Partager ce moment entre professionnels de santé établit d’office une connivence. Pas besoin d’expliquer ce qu’on traverse dans les détails, ni quel type de douleurs on peut rencontrer. Et quand une pointe d’esprit carabin anime les discussions, personne ne s’offusque de plaisanteries qui pourraient choquer un public non averti. « Mais paradoxalement, le fait que les séances soient organisées dans un lieu neutre, en dehors de l’hôpital, participe à leur succès, analyse Joëlle Jolly. Cela permet d’offrir une vraie bouffée d’oxygène. »

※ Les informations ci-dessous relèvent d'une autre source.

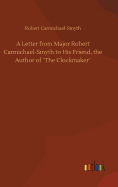 A Letter from Major Robert Carmichael-Smyth to His Friend, the Author of The Clockmaker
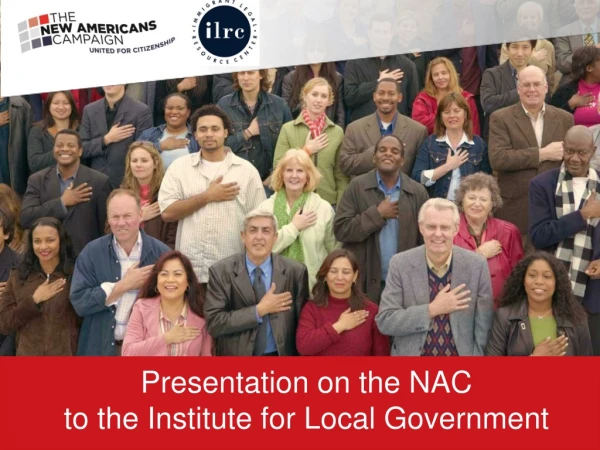 Presentation on the NAC to the Institute for L ocal Government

La bouffée d’oxygène, c’est précisément ce qu’est venue chercher Anne Reubel. Infirmière au service de complémentation et suppléance (SCR) des HUS, elle travaillait en gériatrie au printemps dernier. « On ne savait pas prendre en charge la Covid, nous avons enregistré 30 % de décès… C’était très éprouvant. On devait même transformer les bureaux en morgue, faute de place », se souvient-elle. Le hasard des affectations l’a ensuite envoyée en service Covid. « Aujourd’hui, les traitements ont évolué, on peut mieux soigner les malades. Mais le quotidien reste stressant. On n’en voit pas le bout », souffle-t-elle. Puisque le SCR l’autorise à faire son planning elle-même, Anne Reubel se dégage tous les jeudis matin pour pouvoir aller à la piscine. « On passe une heure sans masque, on oublie le quotidien, on bouge des muscles qu’on n’a pas l’habitude de bouger… Ça fait du bien ! » Au-delà de ce bien-être, c’est la démarche conjointe de la Ville et des hôpitaux qui lui plaît. « Pour moi, c’est une reconnaissance de l’investissement humain des soignants dans cette crise », sourit-elle.

Ce dispositif n’est pas voué à être pérennisé, au grand dam des participants. « Il y a des associations spécialisées dans le sport-santé à Strasbourg. Nous pourrons donc orienter les volontaires », rassure Joëlle Jolly. Pour l’heure, la séance est terminée et les bavardages se poursuivent sous la douche et devant les casiers, avant que chacun ne retourne à son quotidien. Jusqu’au jeudi suivant…

Savoir +

À QUI S’ADRESSE LE SPORT-SANTÉ ?

Les personnes atteintes de maladies chroniques (diabète, obésité, maladies cardiovasculaires, hypertension artérielle, VIH, asthme, BPCO et certains cancers en rémission) peuvent bénéficier, à Strasbourg, d’un accompagnement sport-santé. Les enfants en surpoids et les personnes âgées à risque de chute peuvent également être éligibles. La prise en charge dure trois ans et est gratuite la première année. Étape indispensable : une prescription médicale. Plus de 300 médecins sont aujourd’hui prescripteurs. Avec la Covid, deux autres programmes, plus courts mais également pris en charge, ont été élaborés : l’un à destination des malades et l’autre pour les soignants.